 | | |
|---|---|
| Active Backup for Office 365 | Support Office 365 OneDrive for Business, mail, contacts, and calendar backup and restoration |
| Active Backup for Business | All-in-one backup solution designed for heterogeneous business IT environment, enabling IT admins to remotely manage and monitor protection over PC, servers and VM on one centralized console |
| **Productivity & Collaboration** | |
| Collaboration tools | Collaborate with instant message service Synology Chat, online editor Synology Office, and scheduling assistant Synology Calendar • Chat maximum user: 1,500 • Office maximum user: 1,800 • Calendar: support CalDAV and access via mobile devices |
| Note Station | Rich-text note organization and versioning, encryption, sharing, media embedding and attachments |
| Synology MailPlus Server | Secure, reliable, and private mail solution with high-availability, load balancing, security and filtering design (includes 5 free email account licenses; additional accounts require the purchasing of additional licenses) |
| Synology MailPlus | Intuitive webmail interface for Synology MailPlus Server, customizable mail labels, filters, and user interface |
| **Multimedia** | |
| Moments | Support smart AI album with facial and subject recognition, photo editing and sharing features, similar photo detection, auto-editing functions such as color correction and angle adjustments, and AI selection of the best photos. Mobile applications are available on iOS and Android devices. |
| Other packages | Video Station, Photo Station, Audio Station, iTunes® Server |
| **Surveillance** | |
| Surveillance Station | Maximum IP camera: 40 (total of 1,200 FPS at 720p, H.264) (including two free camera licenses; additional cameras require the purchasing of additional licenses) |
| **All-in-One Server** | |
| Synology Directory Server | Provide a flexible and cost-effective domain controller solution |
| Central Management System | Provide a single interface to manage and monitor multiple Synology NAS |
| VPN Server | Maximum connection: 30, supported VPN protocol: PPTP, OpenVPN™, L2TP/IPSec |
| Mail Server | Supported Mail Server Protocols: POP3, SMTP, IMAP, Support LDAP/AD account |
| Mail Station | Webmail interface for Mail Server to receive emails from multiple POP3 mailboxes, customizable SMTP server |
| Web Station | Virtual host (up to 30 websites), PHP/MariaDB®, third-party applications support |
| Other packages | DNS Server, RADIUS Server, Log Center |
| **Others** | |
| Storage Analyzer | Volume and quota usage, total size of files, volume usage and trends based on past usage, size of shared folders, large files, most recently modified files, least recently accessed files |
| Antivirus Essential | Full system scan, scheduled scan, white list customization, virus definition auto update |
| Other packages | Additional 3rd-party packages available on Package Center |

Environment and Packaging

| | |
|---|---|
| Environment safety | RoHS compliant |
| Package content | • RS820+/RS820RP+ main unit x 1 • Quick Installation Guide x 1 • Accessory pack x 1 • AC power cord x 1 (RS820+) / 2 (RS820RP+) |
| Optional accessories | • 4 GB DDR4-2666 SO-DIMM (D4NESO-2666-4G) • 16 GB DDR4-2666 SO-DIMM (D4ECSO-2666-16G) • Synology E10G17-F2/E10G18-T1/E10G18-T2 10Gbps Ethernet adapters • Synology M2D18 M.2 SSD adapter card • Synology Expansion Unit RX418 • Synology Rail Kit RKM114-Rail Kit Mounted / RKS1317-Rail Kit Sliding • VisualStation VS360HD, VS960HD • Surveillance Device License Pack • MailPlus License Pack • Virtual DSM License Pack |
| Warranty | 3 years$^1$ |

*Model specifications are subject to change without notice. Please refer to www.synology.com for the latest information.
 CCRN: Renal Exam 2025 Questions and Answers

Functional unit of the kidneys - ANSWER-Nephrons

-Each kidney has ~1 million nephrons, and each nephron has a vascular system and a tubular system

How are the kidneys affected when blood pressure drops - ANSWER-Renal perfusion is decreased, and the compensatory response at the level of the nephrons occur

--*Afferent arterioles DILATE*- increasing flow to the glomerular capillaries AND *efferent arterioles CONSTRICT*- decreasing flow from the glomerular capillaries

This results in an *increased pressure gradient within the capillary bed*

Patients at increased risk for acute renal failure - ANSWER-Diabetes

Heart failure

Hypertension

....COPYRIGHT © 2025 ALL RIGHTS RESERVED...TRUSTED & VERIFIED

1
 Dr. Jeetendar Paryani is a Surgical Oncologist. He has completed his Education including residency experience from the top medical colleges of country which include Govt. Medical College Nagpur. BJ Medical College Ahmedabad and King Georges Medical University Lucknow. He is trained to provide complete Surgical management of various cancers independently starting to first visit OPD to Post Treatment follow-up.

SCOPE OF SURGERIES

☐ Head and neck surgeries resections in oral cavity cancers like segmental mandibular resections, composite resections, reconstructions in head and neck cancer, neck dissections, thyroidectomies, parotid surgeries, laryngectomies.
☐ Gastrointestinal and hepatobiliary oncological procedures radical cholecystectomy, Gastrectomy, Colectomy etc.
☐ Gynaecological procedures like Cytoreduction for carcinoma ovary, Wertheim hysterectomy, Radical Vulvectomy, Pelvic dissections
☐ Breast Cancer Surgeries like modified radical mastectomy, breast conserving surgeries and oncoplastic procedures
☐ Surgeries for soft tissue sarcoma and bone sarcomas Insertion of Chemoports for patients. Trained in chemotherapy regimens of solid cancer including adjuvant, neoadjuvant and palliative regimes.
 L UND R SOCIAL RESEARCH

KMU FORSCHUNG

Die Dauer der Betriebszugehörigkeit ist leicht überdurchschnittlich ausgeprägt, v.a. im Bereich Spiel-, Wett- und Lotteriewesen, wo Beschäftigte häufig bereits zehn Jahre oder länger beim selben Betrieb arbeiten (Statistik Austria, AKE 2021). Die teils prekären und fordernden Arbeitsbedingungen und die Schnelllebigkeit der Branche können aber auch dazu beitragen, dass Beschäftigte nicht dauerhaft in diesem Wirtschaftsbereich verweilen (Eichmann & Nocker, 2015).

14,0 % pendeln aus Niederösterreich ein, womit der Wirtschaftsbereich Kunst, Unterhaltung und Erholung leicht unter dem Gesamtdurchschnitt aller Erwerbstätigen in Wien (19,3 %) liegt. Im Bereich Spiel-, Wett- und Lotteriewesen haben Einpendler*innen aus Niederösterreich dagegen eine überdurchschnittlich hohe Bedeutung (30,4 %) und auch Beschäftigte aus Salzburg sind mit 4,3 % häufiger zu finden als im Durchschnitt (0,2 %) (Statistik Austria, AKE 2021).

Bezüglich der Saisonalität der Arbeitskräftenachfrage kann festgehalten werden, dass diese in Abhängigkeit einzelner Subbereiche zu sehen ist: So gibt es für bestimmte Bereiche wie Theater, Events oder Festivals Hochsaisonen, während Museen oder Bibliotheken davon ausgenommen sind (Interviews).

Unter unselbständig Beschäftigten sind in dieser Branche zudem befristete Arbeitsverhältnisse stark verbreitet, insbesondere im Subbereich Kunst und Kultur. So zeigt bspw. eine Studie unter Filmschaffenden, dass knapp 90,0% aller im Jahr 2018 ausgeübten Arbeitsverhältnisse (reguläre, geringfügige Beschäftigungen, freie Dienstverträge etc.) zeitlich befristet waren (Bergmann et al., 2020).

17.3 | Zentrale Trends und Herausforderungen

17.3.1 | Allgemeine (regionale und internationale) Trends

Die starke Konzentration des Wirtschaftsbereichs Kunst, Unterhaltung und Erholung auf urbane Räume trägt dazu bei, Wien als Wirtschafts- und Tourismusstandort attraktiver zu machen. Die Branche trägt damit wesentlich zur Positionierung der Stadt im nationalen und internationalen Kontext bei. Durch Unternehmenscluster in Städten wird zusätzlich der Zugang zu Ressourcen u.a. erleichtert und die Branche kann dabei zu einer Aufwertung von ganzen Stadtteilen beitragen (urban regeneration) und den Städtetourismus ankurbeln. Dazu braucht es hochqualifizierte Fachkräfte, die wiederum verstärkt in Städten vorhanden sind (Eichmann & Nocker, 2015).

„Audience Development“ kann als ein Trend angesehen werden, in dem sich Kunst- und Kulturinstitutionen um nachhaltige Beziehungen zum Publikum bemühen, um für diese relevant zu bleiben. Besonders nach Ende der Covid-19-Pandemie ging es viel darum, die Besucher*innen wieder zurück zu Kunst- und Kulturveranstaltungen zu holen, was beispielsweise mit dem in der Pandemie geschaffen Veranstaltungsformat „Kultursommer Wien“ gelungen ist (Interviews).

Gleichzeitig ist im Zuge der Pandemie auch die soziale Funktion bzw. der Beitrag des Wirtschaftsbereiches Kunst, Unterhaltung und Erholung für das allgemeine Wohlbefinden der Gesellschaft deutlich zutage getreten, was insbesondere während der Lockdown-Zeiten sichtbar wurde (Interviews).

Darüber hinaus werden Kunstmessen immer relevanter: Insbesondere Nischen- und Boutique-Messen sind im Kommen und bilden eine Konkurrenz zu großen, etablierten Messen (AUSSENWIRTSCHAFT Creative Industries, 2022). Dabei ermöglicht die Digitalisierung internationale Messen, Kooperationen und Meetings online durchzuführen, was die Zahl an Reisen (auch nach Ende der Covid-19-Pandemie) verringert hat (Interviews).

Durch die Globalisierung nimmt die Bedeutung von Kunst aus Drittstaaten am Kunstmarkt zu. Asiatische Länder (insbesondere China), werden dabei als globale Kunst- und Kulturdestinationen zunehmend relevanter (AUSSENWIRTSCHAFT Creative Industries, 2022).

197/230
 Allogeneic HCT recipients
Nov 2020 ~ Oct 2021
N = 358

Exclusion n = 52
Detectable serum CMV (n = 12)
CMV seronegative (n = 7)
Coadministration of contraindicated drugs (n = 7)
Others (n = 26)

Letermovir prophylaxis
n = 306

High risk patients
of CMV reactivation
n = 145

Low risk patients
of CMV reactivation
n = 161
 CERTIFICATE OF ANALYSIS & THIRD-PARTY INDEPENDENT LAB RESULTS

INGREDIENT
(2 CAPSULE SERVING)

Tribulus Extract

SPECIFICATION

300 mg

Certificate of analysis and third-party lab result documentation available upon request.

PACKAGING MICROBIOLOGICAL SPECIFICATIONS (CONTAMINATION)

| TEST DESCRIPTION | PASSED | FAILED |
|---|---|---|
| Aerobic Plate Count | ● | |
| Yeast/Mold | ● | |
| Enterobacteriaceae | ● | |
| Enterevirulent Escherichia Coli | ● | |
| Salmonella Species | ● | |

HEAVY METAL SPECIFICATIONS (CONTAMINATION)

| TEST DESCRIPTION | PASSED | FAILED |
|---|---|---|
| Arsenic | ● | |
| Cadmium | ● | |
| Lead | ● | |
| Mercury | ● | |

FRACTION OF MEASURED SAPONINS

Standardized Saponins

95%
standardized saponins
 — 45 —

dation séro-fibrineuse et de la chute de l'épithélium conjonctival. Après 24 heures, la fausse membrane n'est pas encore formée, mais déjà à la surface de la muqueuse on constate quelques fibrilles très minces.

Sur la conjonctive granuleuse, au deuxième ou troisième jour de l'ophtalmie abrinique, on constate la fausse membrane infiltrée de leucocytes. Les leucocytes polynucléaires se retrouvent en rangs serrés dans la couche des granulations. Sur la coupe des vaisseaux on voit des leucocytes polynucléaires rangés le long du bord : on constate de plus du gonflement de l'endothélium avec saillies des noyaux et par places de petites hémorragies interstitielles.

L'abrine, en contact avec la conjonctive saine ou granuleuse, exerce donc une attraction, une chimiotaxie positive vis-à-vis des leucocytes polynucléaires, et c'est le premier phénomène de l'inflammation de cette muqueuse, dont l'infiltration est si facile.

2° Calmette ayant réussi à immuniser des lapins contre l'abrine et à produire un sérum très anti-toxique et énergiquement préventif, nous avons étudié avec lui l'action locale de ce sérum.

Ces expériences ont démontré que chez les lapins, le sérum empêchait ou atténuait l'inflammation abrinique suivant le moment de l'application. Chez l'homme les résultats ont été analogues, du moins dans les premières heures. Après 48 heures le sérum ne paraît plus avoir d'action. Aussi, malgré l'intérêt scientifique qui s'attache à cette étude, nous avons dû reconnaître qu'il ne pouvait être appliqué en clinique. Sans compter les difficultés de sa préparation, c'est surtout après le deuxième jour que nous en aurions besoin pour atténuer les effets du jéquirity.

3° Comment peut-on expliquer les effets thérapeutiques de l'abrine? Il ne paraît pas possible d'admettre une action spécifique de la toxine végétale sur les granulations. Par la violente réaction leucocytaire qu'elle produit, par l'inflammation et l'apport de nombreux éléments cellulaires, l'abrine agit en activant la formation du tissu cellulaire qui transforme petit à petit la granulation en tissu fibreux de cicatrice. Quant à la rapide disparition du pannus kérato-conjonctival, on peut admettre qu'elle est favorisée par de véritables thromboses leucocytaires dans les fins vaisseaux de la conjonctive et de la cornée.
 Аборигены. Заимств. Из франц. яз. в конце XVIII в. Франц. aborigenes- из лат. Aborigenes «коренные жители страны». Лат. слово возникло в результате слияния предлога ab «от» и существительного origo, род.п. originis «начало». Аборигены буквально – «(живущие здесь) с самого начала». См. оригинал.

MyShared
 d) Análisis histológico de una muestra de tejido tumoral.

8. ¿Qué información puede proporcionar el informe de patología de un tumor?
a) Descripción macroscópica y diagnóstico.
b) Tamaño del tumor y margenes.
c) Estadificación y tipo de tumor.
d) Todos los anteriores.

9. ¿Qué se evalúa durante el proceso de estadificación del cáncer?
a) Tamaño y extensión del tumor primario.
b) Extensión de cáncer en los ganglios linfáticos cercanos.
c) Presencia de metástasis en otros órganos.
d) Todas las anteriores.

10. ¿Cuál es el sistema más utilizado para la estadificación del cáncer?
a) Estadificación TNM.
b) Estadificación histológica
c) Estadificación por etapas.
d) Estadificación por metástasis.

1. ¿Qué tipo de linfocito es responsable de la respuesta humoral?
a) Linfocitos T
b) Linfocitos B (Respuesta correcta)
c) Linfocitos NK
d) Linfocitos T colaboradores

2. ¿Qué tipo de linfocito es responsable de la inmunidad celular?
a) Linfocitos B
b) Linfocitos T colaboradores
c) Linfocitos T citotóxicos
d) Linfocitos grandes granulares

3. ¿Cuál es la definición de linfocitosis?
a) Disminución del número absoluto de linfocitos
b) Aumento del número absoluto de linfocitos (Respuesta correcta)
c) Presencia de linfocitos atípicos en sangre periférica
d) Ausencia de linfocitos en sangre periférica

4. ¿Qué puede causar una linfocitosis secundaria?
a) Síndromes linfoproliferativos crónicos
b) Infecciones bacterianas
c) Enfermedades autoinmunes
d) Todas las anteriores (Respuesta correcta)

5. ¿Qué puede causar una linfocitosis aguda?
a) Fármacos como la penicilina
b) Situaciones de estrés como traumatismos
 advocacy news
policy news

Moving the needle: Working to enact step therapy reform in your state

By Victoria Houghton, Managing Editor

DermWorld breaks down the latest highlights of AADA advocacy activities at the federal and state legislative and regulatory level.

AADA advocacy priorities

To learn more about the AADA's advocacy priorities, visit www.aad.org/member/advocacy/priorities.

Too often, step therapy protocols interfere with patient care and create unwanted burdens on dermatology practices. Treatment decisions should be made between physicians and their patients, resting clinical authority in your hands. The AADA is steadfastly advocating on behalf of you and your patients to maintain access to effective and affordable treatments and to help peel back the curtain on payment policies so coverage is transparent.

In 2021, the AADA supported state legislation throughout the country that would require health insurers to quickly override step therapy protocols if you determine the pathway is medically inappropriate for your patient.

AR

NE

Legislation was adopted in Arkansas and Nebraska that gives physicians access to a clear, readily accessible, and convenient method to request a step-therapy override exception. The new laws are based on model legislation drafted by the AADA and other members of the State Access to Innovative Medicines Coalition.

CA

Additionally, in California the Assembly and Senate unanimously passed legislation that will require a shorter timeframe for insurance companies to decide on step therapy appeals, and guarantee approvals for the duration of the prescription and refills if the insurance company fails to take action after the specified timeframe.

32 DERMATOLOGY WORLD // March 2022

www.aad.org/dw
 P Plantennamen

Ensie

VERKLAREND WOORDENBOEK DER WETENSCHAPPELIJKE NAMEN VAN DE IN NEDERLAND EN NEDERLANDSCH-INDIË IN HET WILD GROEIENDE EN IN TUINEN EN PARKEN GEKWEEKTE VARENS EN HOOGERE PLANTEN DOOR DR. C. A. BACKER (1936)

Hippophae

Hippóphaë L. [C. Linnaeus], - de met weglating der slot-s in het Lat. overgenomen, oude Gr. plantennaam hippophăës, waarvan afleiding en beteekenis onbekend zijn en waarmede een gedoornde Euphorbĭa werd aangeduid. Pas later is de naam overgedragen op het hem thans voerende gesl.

== == ==

## WORK TO BE COMPLETED:
Copy out, word for word, the part of the entries above that begins at the line with "FRACTION OF MEASURED SAPONINS" and ends at the line with "dation séro-fibrineuse et", including both.

## TASK OUTPUT:
FRACTION OF MEASURED SAPONINS

Standardized Saponins

95%
standardized saponins
 — 45 —

dation séro-fibrineuse et de la chute de l'épithélium conjonctival. Après 24 heures, la fausse membrane n'est pas encore formée, mais déjà à la surface de la muqueuse on constate quelques fibrilles très minces.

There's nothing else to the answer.